* ASSIGNMENT *
The output should be the line containing "standing: 30%" and every later line of the records, exactly as written, and nothing else.

(Stored items)

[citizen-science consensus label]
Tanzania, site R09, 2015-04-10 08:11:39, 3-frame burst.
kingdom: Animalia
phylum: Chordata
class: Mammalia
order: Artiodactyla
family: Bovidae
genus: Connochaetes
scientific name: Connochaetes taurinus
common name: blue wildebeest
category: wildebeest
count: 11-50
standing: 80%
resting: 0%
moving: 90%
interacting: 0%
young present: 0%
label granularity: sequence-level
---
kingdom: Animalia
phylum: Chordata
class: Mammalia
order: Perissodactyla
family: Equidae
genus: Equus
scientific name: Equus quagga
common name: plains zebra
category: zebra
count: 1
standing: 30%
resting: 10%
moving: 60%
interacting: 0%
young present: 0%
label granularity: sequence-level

* EXERCISE RESULT *
standing: 30%
resting: 10%
moving: 60%
interacting: 0%
young present: 0%
label granularity: sequence-level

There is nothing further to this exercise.